Success of child poverty pilots remains uncertain

Neil Puffett
Wednesday, March 30, 2011

Pilot schemes aimed at reducing levels of child poverty by helping parents into work are being well received but it remains unclear whether they are leading to employment, a report has found.

The CPU Child Poverty Pilots: Interim Synthesis Report details evidence from nine child poverty pilots that have been operating across England since 2008, with more than a third of local authorities involved with at least one of the initiatives.

Findings from the child poverty pilots could help shape the national child poverty strategy, due to be published imminently.

Each pilot has been testing a range of different approaches to reducing child poverty, some having a whole community focus, others targeting families or specific groups or individuals.

The pilots include the child poverty family intervention project, which provides intensive interventions to families with significant barriers to work such as mental health problems, drug and alcohol abuse, domestic violence and family functioning issues.

There is also co-ordinated local support for separating parents, which aims to improve access to help and minimise parental conflict and negative impact on children’s outcomes.

In addition, local authority innovation pilots look at a wide range of activities designed by local authorities to tackle child poverty. And the school gates employment support initiative provides employment support to parents of primary school children to help them prepare for going back to work.

There is also a teenage parent supported housing pilot — enhancing housing support available to teenage parents and work-focused services in children’s centres — exploring the benefits of integrating Jobcentre Plus advisers in children’s centres.

The report found that the initiatives are succeeding in reaching out to families that were not receiving help before.

"One important theme in the evidence base is whether the pilots are reaching out to new and previously under-served groups of parents and families," the report states. "The early indications are very encouraging."

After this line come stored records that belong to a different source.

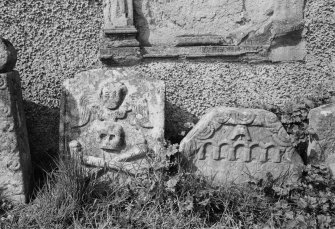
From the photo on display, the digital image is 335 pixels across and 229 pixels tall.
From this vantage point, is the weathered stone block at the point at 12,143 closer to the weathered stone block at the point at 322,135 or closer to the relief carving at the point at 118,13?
the relief carving at the point at 118,13

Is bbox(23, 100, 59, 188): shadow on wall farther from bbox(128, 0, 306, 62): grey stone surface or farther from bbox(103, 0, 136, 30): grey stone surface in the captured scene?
bbox(128, 0, 306, 62): grey stone surface

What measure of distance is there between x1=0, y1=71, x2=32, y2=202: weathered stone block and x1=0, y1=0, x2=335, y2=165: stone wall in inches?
23.6

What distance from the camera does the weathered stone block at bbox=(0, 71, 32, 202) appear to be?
2572 millimetres

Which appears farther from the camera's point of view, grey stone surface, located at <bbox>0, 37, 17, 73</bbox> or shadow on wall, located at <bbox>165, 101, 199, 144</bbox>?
shadow on wall, located at <bbox>165, 101, 199, 144</bbox>

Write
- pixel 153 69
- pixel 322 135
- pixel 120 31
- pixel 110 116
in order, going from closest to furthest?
pixel 322 135, pixel 110 116, pixel 120 31, pixel 153 69

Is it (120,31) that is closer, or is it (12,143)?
(12,143)

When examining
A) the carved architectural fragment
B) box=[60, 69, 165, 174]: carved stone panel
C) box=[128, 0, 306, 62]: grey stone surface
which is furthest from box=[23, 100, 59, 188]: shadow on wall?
box=[128, 0, 306, 62]: grey stone surface

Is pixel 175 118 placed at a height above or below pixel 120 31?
below

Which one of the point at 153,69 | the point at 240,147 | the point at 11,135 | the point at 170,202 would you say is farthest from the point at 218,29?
the point at 11,135

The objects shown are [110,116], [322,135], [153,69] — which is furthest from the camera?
[153,69]

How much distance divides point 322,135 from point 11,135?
2.28m

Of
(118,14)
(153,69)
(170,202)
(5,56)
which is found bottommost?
(170,202)

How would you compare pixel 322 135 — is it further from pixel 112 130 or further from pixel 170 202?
pixel 112 130

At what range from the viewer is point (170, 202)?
2.62 meters
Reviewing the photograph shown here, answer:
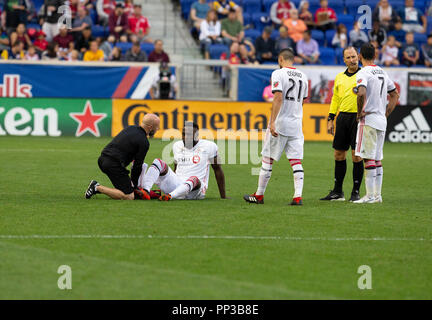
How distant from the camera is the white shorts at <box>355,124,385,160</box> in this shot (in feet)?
37.9

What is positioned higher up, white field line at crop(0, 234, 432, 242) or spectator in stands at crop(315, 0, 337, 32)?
spectator in stands at crop(315, 0, 337, 32)

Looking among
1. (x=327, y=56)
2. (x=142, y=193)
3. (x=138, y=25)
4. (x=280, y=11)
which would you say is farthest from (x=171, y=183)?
(x=280, y=11)

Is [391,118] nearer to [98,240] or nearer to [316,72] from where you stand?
[316,72]

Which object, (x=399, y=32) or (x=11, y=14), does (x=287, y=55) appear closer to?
(x=11, y=14)

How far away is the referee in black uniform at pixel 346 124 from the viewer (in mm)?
12148

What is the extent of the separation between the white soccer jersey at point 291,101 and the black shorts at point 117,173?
2244 mm

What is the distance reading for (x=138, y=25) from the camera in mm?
27719

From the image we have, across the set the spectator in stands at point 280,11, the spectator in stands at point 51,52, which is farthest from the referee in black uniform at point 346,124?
the spectator in stands at point 280,11

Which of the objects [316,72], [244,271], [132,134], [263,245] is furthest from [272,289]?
[316,72]

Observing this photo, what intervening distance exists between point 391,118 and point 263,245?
17.4 meters

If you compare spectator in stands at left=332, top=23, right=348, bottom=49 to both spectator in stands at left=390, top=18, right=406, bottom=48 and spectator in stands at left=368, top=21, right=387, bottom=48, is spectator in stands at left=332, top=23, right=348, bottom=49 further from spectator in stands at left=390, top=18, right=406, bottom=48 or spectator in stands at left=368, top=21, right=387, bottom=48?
spectator in stands at left=390, top=18, right=406, bottom=48

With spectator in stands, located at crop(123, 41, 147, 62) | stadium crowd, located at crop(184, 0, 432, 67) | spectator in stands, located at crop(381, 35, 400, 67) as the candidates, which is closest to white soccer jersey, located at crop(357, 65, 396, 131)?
stadium crowd, located at crop(184, 0, 432, 67)

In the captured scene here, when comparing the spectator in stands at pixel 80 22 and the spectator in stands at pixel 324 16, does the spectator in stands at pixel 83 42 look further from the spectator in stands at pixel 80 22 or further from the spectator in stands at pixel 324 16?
the spectator in stands at pixel 324 16

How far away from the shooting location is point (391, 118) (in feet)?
81.4
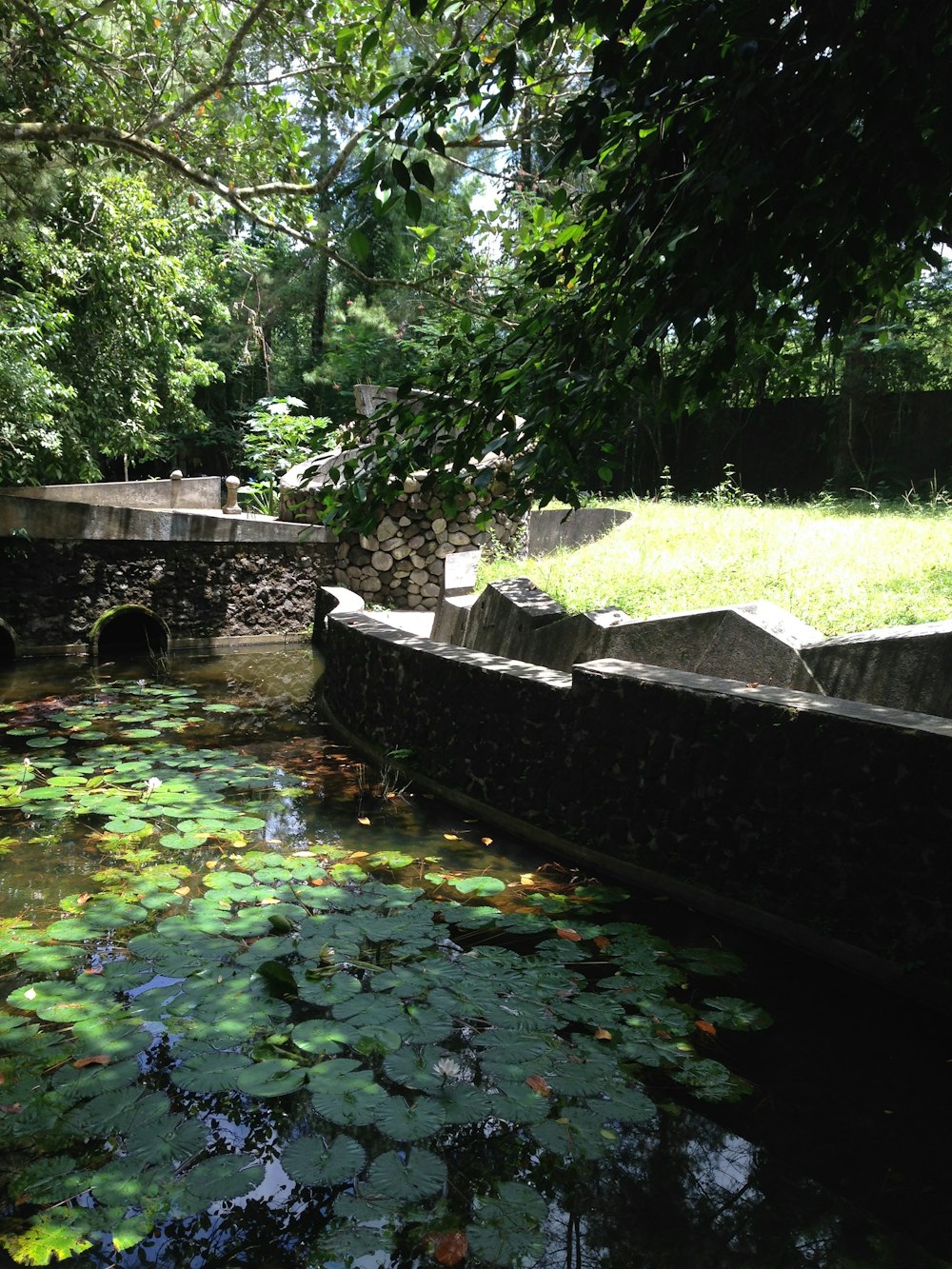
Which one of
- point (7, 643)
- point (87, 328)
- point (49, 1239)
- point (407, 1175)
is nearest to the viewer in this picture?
point (49, 1239)

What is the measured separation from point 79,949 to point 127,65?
671 centimetres

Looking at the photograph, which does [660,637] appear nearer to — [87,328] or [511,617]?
[511,617]

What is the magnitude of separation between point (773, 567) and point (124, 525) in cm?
673

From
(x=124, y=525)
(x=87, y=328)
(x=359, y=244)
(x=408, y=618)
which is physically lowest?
(x=408, y=618)

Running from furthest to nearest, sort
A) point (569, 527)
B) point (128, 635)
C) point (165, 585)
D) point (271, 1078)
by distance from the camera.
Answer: point (128, 635), point (165, 585), point (569, 527), point (271, 1078)

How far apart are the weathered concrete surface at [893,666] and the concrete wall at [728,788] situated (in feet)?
1.35

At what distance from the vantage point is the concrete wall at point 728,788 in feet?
10.2

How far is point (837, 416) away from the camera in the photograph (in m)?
12.2

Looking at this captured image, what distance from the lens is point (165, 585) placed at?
10.1 m

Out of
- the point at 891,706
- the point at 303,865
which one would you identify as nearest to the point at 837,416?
the point at 891,706

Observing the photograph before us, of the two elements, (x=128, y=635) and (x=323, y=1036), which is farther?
(x=128, y=635)

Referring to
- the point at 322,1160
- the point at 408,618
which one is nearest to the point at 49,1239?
the point at 322,1160

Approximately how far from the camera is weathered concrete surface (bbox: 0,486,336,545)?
8.98m

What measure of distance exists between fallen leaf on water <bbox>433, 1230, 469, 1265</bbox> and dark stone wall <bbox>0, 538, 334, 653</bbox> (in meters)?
8.46
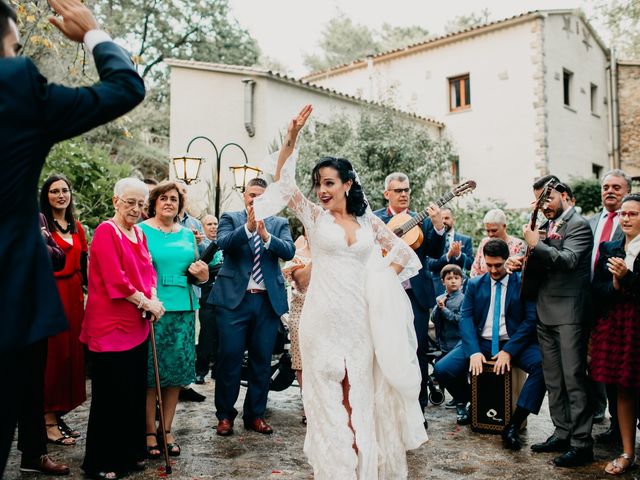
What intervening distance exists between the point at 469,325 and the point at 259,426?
2.20 meters

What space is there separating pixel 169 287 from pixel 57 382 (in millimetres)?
1296

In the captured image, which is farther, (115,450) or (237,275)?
(237,275)

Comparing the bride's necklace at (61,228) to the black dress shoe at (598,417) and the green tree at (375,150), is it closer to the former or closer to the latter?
the black dress shoe at (598,417)

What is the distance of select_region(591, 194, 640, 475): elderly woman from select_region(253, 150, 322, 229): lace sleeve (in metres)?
2.39

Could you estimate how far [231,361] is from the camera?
5770mm

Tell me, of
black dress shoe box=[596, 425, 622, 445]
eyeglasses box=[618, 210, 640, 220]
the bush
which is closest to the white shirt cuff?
eyeglasses box=[618, 210, 640, 220]

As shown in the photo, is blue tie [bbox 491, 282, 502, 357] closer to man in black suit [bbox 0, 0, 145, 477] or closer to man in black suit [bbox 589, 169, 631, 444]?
man in black suit [bbox 589, 169, 631, 444]

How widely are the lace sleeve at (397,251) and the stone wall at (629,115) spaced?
21.9 metres

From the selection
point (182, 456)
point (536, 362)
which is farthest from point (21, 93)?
point (536, 362)

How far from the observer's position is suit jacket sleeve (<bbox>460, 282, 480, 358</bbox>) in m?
5.96

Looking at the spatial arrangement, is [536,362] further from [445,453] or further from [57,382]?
[57,382]

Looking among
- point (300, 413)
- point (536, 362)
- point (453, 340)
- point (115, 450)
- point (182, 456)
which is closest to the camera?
point (115, 450)

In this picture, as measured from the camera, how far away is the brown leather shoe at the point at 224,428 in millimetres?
5680

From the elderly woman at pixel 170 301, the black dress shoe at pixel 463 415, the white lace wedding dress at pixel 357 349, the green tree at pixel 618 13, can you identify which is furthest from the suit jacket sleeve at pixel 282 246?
the green tree at pixel 618 13
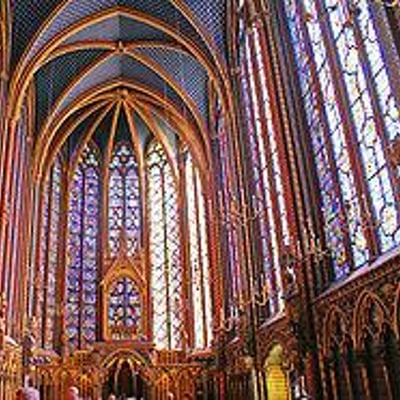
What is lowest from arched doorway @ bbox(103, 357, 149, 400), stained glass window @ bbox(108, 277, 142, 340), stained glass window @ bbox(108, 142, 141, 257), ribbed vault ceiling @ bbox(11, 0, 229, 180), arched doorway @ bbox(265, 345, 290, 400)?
arched doorway @ bbox(265, 345, 290, 400)

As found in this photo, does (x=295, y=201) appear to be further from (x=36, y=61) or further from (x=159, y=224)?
(x=159, y=224)

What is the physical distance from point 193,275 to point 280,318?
10.5 metres

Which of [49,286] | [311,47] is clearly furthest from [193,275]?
[311,47]

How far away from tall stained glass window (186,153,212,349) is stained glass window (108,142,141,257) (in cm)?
268

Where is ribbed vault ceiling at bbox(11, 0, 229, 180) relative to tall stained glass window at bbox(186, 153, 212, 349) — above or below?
above

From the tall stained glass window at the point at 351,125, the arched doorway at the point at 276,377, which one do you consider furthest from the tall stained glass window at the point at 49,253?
the tall stained glass window at the point at 351,125

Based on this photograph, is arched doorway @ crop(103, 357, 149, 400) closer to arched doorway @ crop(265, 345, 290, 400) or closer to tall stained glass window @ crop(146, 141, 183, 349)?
tall stained glass window @ crop(146, 141, 183, 349)

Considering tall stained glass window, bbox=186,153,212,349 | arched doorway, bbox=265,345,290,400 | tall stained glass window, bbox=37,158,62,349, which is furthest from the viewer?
tall stained glass window, bbox=186,153,212,349

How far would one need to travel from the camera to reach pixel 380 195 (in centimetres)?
998

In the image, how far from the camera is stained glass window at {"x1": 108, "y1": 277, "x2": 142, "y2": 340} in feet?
76.8

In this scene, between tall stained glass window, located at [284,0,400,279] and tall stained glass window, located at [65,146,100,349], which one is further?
tall stained glass window, located at [65,146,100,349]

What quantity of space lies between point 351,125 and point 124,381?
48.0 ft

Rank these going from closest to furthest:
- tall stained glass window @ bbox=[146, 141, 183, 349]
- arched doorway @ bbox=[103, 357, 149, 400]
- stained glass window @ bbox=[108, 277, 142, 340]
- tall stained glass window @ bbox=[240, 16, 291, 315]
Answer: tall stained glass window @ bbox=[240, 16, 291, 315] → arched doorway @ bbox=[103, 357, 149, 400] → stained glass window @ bbox=[108, 277, 142, 340] → tall stained glass window @ bbox=[146, 141, 183, 349]

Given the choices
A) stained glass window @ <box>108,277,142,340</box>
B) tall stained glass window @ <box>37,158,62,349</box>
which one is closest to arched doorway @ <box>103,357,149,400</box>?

It adds that the emerging evidence indicated that the pilots have been well received and are improving confidence although evidence of whether they have actually led to sustained employment will not be available until a final report on the pilots is published in late summer.

"Across the interim evidence base, soft outcomes are reported as being most prevalent for participants: greater confidence; increased awareness of opportunities and options; access to job preparation skills and support," the report says.

"Although encouraging evidence, the route out of poverty depends heavily on finding and keeping a job."